| TASK DESCRIPTION |
Reproduce exactly, leaving out pictures, each line from the one holding "Bloxburg Build Your" through the final line of the listing, and add nothing.

| PROVIDED ENTRIES |

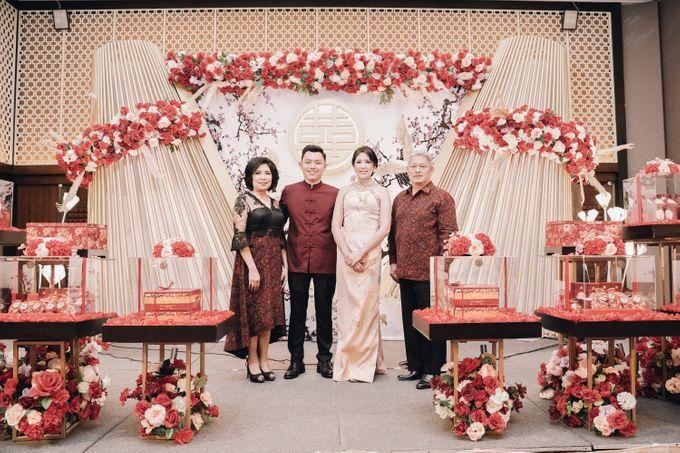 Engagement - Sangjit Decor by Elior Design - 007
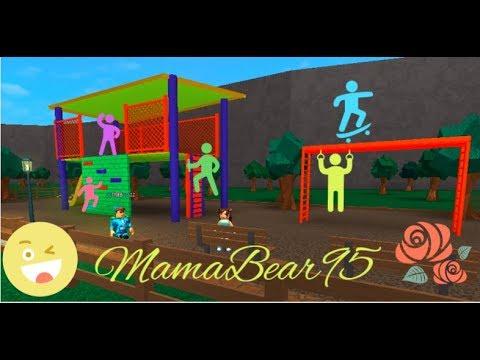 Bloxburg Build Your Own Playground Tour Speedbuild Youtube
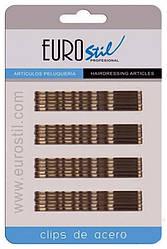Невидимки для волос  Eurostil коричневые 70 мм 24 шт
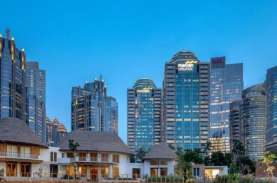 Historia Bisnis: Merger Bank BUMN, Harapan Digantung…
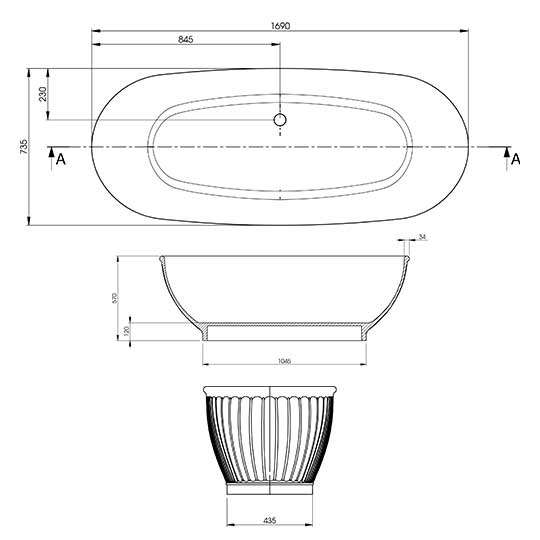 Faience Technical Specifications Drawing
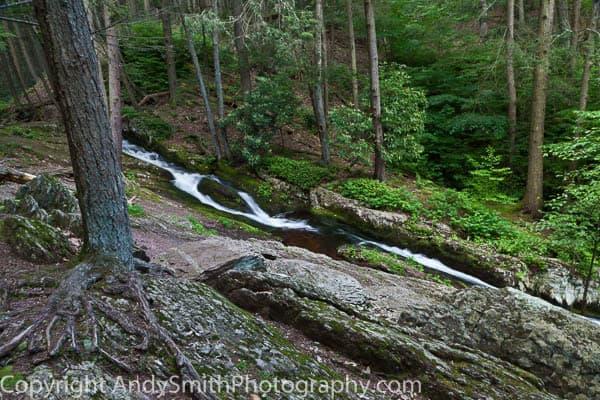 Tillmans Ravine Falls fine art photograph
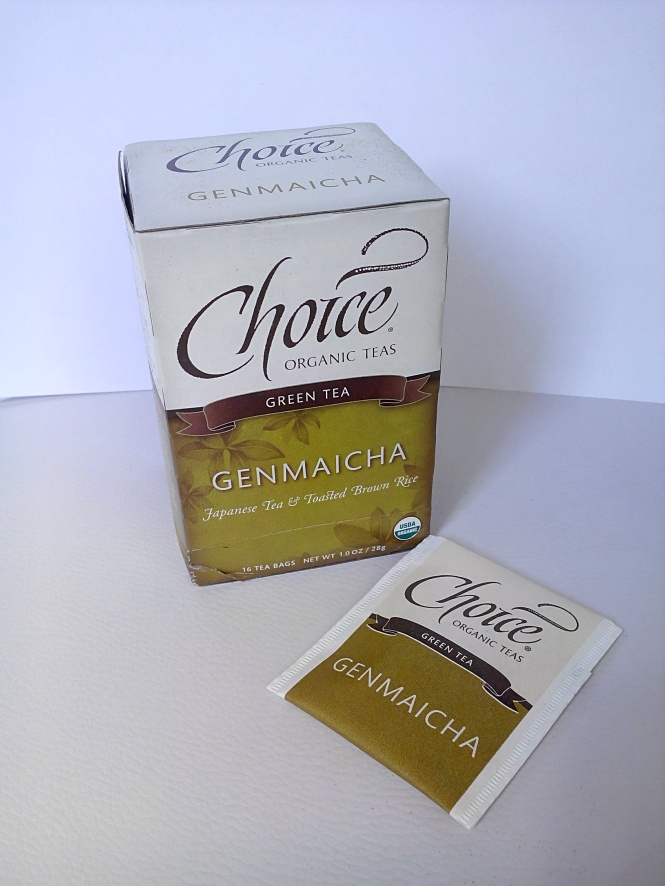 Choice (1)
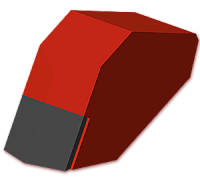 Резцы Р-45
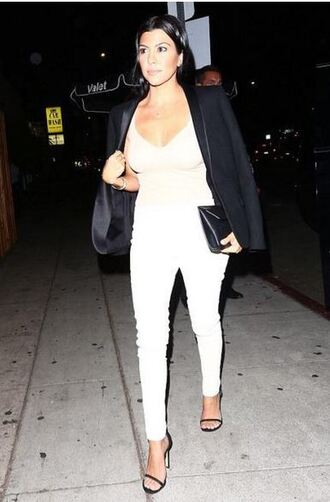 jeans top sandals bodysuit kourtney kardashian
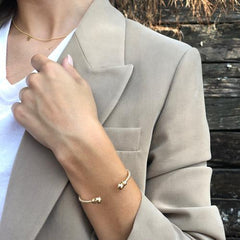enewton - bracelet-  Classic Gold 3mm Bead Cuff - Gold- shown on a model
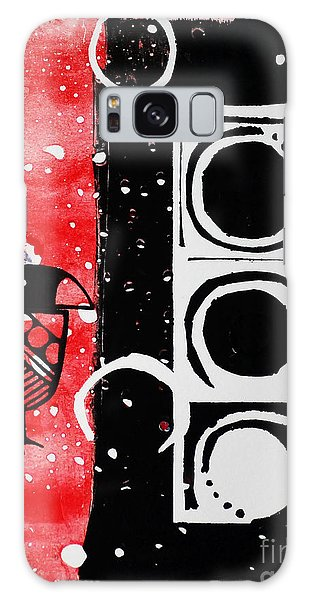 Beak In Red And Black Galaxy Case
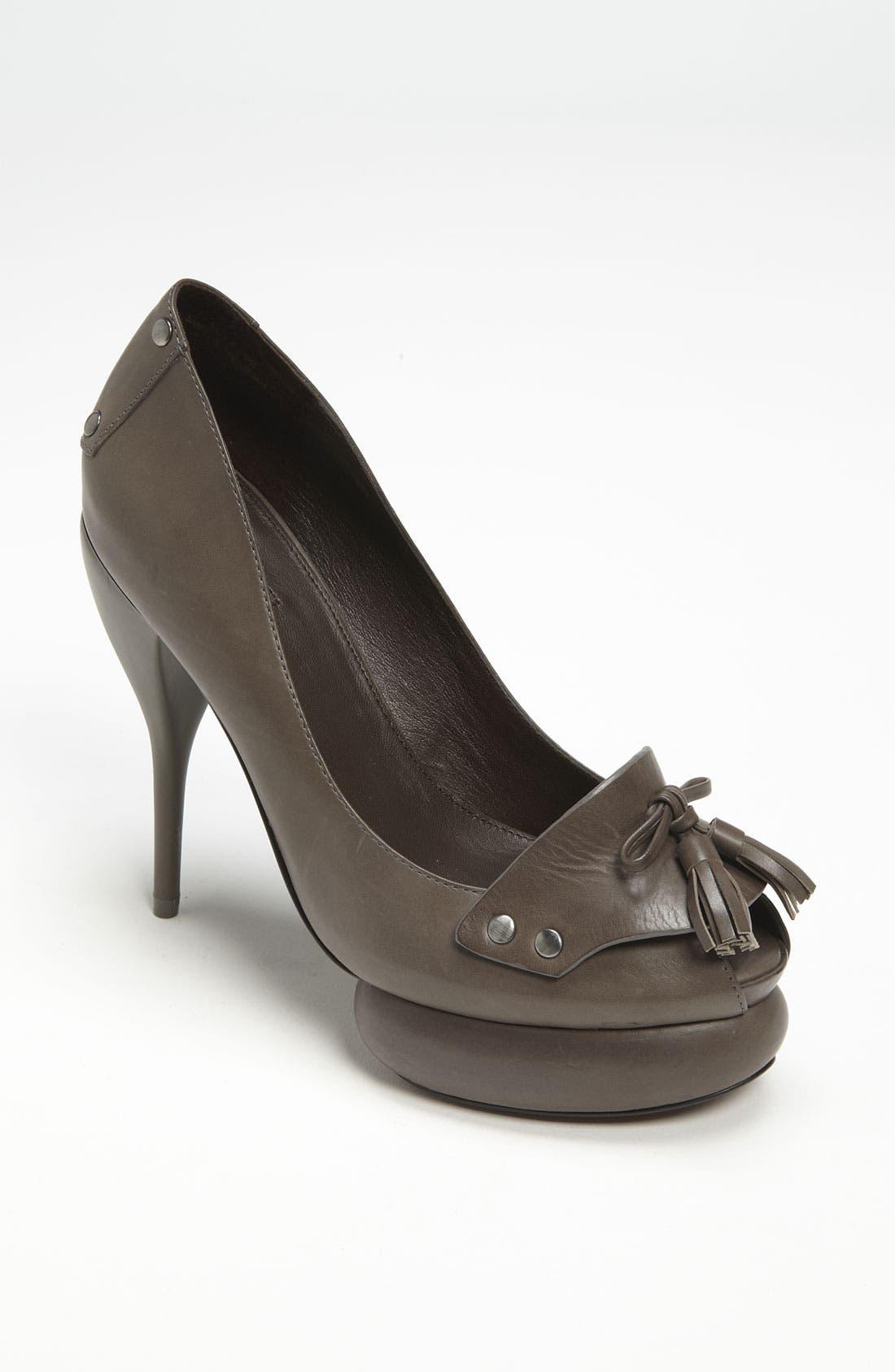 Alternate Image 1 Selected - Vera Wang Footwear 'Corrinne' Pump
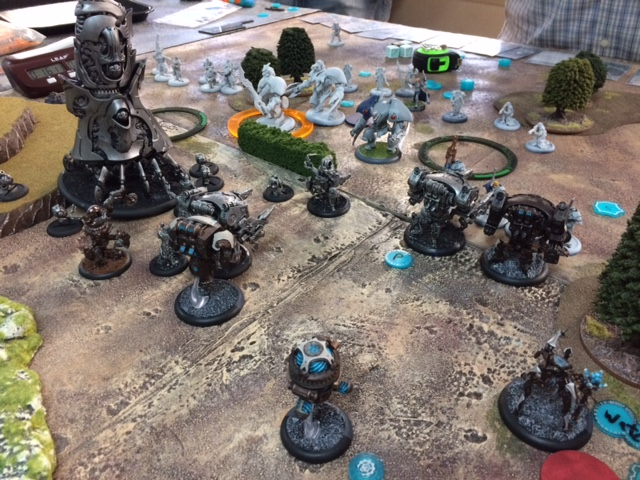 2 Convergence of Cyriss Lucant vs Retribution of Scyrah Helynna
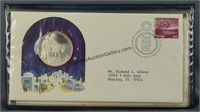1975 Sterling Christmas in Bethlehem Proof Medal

| PROBLEM SOLUTION |
 Bloxburg Build Your Own Playground Tour Speedbuild Youtube
Невидимки для волос  Eurostil коричневые 70 мм 24 шт
 Historia Bisnis: Merger Bank BUMN, Harapan Digantung…
 Faience Technical Specifications Drawing
 Tillmans Ravine Falls fine art photograph
 Choice (1)
 Резцы Р-45
 jeans top sandals bodysuit kourtney kardashian
enewton - bracelet-  Classic Gold 3mm Bead Cuff - Gold- shown on a model
 Beak In Red And Black Galaxy Case
 Alternate Image 1 Selected - Vera Wang Footwear 'Corrinne' Pump
 2 Convergence of Cyriss Lucant vs Retribution of Scyrah Helynna
1975 Sterling Christmas in Bethlehem Proof Medal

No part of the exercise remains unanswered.